The Queensland government has announced it will build a new underground for the city, which is estimated to cost $3 billion less than previous plans.

A train and bus tunnel will be built under the Brisbane River as the Newman government’s cut-price alternative to the defunct Cross River Rail project.

The $5 billion Brisbane underground will link Dutton Park and Bowen Hills by a 5.4-kilometre tunnel by 2021.

New stations will be built at Woolloongabba, to service sports fans, and Roma Street and George Street in the city, to service the new government precinct and the university.

The world’s biggest boring machine will dig a 15-metre-wide tunnel to fit two train lines in the lower section and two bus lanes in the upper section.

The project aims to double the city’s train capacity across the river to 48 an hour, remove 200 buses off-inner city streets and get people to work from Beenleigh to the city 14 minutes faster.

Premier Campbell Newman says the project is $3 billion cheaper than Labor’s doomed Cross River Rail project and the council’s Suburbs to City bus link.

Savings were made by boring one tunnel instead of two, taking an inner-city route that is easier to dig, and dumping plans for a Dutton Park station, which required the resumption of 108 properties.

The need for more trains across the river was flagged as far back as 2005, when the former Labor government was warned the Merivale Bridge would hit capacity in 2016.

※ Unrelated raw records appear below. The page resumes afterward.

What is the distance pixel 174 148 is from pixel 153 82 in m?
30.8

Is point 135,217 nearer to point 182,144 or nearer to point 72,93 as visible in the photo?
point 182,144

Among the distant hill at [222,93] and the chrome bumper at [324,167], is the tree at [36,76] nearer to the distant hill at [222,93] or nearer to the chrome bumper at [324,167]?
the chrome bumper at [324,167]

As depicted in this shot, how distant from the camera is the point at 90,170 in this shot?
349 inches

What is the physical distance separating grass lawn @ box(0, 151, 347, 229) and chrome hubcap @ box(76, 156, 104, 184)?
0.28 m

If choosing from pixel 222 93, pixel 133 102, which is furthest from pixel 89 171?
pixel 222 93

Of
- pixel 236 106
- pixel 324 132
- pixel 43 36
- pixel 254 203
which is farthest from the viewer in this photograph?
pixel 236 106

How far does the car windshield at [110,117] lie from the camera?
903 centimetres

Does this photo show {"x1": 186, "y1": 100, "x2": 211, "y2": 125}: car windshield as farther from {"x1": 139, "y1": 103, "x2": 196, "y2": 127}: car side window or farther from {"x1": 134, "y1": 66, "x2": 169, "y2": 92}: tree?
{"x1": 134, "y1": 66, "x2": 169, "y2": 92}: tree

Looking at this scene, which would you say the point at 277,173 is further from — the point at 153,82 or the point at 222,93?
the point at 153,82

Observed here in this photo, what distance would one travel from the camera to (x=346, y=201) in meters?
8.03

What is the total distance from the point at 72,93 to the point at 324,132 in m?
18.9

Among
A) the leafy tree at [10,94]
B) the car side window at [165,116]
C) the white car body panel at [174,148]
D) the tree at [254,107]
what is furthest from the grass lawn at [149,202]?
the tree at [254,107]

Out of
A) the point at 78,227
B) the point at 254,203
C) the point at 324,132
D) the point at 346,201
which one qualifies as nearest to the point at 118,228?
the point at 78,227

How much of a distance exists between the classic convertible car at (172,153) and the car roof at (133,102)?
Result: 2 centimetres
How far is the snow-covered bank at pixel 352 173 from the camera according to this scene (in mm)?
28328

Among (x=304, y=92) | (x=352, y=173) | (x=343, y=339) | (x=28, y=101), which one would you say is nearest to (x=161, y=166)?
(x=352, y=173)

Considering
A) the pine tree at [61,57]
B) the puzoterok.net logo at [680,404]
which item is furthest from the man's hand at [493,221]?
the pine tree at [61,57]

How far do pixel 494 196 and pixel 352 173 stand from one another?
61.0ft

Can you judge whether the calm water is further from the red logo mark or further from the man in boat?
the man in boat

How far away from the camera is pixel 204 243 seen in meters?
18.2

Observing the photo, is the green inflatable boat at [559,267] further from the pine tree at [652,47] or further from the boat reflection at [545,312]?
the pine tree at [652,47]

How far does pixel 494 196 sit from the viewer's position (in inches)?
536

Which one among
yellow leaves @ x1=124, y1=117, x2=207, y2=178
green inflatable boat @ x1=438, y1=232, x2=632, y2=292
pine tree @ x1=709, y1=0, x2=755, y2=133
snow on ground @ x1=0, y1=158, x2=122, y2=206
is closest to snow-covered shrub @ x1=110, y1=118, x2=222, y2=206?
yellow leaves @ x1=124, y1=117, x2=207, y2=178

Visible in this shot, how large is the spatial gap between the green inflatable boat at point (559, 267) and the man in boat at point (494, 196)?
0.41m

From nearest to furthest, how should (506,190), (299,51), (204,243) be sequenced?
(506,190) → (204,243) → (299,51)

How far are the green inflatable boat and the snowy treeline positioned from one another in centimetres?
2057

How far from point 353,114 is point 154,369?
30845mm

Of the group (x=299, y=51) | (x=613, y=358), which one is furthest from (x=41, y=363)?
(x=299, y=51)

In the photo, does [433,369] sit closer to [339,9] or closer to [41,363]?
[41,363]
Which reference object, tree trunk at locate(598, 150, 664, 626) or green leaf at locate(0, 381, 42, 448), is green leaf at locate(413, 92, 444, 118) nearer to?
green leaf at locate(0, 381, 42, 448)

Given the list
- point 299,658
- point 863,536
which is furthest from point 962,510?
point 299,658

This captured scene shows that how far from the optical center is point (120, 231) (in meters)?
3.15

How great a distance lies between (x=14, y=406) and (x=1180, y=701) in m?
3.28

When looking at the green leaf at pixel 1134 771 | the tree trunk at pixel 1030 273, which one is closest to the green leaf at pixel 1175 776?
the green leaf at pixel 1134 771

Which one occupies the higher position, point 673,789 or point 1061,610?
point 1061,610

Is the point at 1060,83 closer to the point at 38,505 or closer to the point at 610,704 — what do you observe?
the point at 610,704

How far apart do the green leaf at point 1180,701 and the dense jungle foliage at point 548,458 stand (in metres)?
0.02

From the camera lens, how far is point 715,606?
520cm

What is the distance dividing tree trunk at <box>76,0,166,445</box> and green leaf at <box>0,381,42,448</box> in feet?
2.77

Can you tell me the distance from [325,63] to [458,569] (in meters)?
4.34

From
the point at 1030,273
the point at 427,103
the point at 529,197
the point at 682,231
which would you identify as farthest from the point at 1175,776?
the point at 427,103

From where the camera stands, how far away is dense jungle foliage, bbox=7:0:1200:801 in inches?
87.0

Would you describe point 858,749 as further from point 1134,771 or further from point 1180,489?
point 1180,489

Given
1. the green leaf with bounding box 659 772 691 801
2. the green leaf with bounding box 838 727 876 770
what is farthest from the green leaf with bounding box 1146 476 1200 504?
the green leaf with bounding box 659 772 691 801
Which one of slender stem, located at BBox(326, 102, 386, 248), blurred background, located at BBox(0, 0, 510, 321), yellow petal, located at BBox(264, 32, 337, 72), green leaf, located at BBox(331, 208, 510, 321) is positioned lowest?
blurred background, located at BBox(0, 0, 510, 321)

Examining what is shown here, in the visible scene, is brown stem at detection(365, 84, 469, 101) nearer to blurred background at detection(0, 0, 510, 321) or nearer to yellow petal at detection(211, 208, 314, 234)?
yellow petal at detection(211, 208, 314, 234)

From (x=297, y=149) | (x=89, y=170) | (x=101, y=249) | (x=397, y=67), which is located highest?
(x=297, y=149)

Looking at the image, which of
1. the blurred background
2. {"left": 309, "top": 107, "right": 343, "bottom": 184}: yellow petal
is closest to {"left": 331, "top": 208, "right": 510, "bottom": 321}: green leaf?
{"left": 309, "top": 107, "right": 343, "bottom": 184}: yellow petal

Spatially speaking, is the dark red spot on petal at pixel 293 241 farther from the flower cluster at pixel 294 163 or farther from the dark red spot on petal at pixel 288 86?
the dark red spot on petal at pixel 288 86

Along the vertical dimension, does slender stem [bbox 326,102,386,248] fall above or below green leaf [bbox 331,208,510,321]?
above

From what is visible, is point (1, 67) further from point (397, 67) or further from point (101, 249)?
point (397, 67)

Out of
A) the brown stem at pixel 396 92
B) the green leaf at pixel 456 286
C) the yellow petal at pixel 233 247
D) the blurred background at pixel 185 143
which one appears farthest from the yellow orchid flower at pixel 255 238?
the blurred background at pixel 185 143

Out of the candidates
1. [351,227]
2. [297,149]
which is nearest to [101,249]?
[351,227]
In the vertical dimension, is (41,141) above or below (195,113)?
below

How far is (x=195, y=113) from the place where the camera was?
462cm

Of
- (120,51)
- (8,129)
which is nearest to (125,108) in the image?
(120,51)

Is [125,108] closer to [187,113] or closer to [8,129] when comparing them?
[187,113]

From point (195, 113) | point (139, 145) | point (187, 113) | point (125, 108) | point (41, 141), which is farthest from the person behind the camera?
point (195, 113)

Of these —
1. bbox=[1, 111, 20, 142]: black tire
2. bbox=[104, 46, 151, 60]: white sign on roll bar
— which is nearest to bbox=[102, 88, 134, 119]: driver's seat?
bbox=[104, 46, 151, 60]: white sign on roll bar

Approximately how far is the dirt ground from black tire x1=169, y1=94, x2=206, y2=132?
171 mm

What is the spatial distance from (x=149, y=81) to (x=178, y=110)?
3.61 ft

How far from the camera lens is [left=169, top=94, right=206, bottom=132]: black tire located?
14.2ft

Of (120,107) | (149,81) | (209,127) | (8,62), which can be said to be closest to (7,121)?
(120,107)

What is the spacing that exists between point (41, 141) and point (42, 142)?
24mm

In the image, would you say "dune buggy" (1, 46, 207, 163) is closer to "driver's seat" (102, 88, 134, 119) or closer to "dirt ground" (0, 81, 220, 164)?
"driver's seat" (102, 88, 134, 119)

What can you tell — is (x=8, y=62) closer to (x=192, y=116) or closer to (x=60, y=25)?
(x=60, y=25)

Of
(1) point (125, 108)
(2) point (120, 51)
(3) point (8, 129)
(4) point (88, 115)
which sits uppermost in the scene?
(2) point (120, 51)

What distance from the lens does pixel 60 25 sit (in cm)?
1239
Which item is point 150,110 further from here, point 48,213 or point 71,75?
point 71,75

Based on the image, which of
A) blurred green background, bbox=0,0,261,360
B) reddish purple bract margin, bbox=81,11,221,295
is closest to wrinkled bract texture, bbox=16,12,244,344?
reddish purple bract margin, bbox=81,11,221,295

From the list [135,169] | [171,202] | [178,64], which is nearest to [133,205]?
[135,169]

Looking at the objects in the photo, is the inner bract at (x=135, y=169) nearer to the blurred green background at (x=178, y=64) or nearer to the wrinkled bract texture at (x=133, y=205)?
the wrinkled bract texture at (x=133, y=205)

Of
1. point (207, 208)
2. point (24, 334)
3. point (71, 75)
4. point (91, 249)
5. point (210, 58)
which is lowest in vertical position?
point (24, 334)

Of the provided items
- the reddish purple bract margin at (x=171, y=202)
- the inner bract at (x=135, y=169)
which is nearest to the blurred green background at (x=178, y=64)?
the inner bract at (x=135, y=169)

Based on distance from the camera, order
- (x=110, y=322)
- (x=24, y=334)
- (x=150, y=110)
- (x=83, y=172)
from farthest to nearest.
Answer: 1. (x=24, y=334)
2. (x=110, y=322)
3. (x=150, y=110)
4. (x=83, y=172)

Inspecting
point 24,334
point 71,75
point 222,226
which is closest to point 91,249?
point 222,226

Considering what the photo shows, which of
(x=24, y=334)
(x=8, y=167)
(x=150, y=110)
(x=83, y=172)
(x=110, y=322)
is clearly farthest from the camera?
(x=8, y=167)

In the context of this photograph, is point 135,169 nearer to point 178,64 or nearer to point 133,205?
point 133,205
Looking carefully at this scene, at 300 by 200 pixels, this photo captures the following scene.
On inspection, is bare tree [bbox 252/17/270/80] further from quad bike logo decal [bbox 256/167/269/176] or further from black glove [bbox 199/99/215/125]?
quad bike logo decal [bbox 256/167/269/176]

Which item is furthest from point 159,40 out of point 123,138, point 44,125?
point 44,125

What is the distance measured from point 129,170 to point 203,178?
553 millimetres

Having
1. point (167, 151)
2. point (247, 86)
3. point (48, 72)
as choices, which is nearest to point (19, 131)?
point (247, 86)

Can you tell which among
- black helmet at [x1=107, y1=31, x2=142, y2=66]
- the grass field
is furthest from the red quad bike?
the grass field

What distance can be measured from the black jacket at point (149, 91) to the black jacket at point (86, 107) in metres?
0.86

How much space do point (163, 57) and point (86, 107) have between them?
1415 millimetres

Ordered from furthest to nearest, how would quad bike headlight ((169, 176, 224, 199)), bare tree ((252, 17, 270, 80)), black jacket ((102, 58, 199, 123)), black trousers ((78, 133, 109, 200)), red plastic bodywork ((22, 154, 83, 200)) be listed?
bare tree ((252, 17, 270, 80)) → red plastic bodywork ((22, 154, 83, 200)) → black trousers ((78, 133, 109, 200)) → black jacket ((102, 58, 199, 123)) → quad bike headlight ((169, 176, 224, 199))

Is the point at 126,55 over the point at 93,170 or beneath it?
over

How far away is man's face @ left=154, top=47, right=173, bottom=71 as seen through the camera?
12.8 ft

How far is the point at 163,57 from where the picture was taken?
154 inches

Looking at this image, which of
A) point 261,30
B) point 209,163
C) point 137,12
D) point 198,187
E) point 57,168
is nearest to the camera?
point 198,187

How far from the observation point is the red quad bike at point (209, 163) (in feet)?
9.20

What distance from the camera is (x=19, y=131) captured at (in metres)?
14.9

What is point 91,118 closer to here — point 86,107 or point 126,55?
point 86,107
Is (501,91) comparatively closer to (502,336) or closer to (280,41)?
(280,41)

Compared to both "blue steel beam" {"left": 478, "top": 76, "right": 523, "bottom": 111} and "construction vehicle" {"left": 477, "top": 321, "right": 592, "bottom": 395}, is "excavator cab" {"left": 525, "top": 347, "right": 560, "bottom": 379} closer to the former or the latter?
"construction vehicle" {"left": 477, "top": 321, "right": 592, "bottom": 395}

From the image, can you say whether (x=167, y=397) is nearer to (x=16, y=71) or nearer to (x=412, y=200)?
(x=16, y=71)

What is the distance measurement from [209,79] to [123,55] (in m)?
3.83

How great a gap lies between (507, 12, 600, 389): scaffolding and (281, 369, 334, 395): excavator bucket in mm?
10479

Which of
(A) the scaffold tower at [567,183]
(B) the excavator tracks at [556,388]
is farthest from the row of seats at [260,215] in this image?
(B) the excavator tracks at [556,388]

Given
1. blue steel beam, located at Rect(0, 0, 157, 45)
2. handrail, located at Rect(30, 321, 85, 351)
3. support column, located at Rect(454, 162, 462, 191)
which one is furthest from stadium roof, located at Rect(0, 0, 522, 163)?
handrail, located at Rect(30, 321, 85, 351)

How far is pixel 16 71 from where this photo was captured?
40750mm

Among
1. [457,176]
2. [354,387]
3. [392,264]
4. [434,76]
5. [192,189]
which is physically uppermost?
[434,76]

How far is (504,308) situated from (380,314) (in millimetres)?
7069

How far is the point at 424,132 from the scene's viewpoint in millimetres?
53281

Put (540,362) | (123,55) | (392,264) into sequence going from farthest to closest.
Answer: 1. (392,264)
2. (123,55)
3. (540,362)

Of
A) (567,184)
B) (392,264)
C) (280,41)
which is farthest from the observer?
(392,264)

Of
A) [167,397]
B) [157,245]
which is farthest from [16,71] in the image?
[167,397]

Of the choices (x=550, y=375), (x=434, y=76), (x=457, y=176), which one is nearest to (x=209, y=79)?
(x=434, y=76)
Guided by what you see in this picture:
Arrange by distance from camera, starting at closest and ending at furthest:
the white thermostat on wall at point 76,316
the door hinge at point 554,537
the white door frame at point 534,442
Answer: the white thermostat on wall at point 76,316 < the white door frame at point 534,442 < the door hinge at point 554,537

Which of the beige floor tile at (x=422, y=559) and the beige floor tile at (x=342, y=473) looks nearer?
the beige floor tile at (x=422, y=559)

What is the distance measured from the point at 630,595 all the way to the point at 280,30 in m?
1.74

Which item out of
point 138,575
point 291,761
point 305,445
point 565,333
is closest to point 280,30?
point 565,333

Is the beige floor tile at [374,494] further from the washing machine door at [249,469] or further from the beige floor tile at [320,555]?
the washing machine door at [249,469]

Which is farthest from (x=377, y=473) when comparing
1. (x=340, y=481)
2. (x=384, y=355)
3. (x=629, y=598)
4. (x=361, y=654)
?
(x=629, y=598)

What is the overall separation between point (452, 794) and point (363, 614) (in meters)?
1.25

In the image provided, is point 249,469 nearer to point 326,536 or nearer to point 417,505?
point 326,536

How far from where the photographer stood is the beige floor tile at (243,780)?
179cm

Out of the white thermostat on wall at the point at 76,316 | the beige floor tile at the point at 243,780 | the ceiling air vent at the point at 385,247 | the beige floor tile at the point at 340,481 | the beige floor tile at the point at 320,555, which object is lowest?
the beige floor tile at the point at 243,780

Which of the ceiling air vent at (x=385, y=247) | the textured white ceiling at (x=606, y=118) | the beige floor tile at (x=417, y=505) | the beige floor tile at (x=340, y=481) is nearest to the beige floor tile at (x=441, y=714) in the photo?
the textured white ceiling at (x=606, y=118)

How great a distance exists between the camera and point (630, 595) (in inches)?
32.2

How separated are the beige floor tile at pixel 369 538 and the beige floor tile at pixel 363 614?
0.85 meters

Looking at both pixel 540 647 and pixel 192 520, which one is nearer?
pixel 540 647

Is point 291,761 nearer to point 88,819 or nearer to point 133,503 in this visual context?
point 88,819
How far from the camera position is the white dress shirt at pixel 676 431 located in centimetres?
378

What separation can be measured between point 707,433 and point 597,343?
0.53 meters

Projects failed to get up, but Premier Campbell Newman insists his government will follow through.

“I hope I can convey how excited I am,” he said.

“There’s been too much conversation in the past.”

When asked if the state could afford the project, Mr Newman gladly deferred to his treasurer.

Tim Nicholls says Projects Queensland will turn to the private sector to help build the project.

Direct funding from the Commonwealth isn’t expected, but it could be offering private investors a government guarantee to reduce risk.

Infrastructure bonds could also be issued, Mr Nicholls said.

“I’m confident that the finance can be found,” he said.

“We wouldn’t be doing anything to imperil the state’s credit rating.

“There is an appetite in the market for helping government deliver these sorts of projects.”

Opposition Leader Annastacia Palaszczuk expects a cost blow out because of the size of the tunnel and questions whether there would be asset sales or more service cuts.

“It absolutely astounds me that they don’t have the funding details for the proposal,” she said.

“They haven’t said where the money is coming from and I’m very concerned this means one thing, asset sales.”